## EXERCISE REQUIREMENTS
Starting at the line that contains "Which of the" and ending at the last line of the listing, rewrite those lines with "grassy foreground" renamed to "lawn", and change nothing else.

## MATERIAL TO PROCESS
[Start]
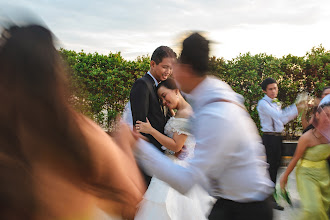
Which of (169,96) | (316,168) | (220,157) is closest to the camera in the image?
(220,157)

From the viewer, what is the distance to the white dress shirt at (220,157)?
1819 mm

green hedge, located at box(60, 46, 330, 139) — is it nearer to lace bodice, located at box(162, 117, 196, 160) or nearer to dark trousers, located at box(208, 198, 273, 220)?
lace bodice, located at box(162, 117, 196, 160)

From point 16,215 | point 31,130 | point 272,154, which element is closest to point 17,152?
point 31,130

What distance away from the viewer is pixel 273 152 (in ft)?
19.5

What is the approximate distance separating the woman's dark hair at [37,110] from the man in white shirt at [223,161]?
2.92ft

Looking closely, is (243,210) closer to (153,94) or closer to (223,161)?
(223,161)

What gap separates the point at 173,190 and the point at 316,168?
1825 mm

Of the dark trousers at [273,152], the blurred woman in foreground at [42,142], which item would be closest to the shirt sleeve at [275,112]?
the dark trousers at [273,152]

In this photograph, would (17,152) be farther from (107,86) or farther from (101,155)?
(107,86)

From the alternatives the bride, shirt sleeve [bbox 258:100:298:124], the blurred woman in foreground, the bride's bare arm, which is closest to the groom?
the bride

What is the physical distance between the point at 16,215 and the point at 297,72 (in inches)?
456

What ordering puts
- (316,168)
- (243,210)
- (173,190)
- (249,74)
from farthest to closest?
(249,74) < (316,168) < (173,190) < (243,210)

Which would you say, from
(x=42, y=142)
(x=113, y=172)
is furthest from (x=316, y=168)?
(x=42, y=142)

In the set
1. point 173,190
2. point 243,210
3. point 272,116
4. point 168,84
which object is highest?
point 168,84
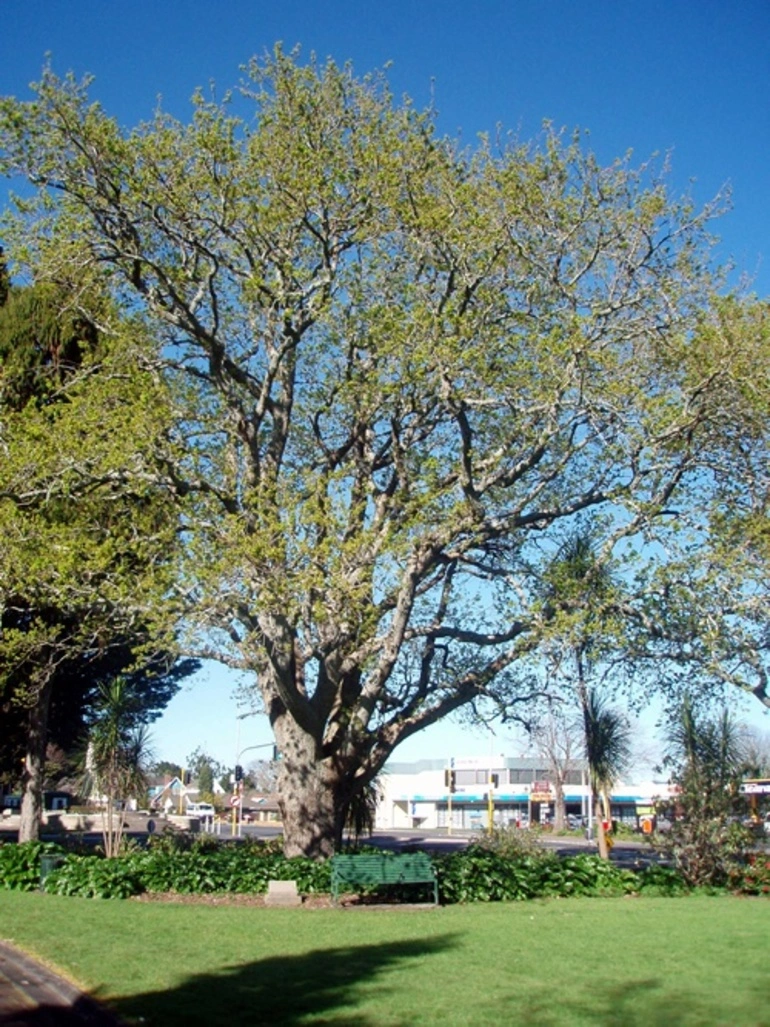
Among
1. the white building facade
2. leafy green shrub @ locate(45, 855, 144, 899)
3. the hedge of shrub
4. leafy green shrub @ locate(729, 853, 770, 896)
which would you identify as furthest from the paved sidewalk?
the white building facade

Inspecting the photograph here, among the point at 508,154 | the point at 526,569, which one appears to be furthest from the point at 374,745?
the point at 508,154

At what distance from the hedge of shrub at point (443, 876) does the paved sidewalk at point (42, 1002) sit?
738 cm

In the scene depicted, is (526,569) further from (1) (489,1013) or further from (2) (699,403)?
(1) (489,1013)

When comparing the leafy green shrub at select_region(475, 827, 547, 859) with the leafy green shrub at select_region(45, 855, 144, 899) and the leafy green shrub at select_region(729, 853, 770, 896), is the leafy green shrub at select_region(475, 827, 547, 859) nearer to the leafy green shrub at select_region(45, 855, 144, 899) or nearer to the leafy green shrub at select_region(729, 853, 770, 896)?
the leafy green shrub at select_region(729, 853, 770, 896)

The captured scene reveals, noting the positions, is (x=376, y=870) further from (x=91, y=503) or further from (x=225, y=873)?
(x=91, y=503)

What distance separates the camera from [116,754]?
23422 mm

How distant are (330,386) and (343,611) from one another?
21.5 feet

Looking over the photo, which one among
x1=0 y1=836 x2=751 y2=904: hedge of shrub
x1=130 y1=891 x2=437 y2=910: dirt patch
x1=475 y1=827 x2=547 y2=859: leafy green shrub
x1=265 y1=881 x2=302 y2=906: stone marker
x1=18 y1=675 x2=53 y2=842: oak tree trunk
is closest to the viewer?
x1=130 y1=891 x2=437 y2=910: dirt patch

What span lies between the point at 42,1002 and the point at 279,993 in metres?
2.04

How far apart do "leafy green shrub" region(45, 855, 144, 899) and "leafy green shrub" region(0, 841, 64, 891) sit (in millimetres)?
1036

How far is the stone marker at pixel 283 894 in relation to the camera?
16766 millimetres

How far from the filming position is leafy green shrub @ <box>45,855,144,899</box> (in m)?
17.8

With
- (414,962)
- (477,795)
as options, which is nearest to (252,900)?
(414,962)

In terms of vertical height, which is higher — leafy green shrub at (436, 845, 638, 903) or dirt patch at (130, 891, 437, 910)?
leafy green shrub at (436, 845, 638, 903)
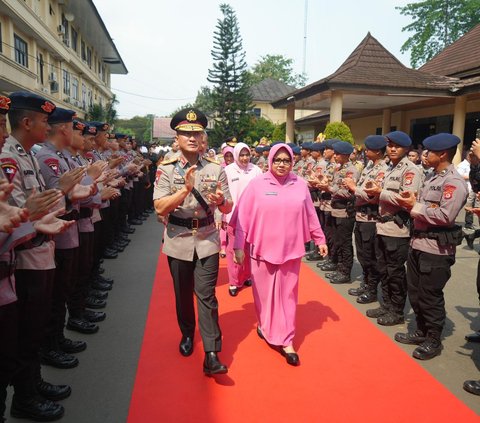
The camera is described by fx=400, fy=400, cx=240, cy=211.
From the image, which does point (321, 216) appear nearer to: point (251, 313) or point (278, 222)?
point (251, 313)

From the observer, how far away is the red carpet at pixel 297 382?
9.38ft

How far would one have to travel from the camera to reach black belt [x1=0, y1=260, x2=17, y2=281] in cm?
229

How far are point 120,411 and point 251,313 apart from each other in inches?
82.7

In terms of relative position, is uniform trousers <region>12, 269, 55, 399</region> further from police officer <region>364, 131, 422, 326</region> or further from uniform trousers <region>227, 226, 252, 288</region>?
police officer <region>364, 131, 422, 326</region>

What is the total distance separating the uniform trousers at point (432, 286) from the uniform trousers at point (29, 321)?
318 centimetres

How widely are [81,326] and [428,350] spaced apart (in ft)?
11.1

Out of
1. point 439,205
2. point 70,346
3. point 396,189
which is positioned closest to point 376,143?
point 396,189

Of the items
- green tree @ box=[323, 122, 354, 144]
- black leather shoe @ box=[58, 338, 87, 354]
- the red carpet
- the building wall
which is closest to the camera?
the red carpet

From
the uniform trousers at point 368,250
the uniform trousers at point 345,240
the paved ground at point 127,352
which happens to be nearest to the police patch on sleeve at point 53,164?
the paved ground at point 127,352

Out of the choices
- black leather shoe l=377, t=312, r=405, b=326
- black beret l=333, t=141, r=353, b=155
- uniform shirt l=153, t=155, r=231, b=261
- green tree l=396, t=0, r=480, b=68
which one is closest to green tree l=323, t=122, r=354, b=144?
black beret l=333, t=141, r=353, b=155

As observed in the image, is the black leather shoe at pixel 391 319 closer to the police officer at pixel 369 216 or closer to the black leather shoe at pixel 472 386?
the police officer at pixel 369 216

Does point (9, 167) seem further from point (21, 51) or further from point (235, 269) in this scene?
point (21, 51)

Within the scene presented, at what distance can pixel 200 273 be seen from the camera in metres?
3.36

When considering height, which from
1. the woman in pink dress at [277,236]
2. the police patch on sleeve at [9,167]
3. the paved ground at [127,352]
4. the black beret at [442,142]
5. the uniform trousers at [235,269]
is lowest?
the paved ground at [127,352]
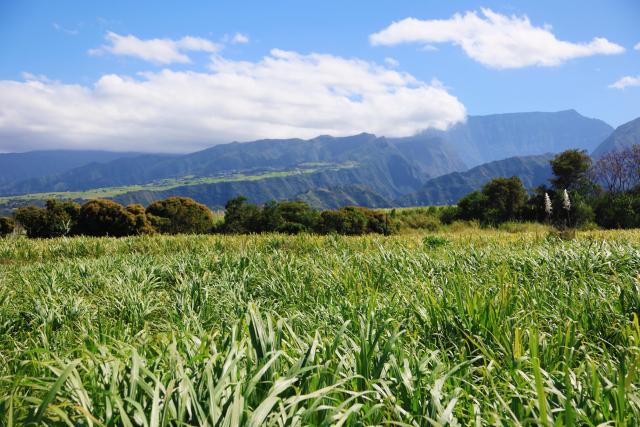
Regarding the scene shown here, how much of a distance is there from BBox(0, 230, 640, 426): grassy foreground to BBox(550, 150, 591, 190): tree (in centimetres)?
2899

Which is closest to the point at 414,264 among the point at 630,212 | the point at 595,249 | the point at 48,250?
the point at 595,249

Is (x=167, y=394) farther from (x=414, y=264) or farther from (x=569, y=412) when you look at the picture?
(x=414, y=264)

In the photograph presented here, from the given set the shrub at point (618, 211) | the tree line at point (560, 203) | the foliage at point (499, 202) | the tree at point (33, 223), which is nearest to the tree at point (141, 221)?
the tree at point (33, 223)

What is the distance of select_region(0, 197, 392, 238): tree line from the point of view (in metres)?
32.3

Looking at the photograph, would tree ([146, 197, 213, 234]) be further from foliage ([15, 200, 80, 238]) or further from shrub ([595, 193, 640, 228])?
shrub ([595, 193, 640, 228])

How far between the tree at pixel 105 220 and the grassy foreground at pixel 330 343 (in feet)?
79.7

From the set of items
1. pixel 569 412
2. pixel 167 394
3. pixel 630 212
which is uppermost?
pixel 167 394

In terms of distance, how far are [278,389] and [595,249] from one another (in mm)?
8192

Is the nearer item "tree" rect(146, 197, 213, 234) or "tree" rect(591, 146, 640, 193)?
"tree" rect(146, 197, 213, 234)

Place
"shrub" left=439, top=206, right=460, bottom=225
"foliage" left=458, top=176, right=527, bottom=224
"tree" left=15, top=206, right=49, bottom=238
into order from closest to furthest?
"foliage" left=458, top=176, right=527, bottom=224, "shrub" left=439, top=206, right=460, bottom=225, "tree" left=15, top=206, right=49, bottom=238

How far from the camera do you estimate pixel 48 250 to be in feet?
46.4

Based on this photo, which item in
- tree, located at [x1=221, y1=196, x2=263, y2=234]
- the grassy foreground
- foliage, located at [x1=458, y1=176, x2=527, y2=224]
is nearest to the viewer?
the grassy foreground

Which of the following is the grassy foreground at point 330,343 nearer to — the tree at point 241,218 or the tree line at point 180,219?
the tree line at point 180,219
[End]
## COMPLETED TASK
Which of the following is the lawn at point 330,343 nearer to — the tree at point 241,218 or the tree line at point 180,219?
the tree line at point 180,219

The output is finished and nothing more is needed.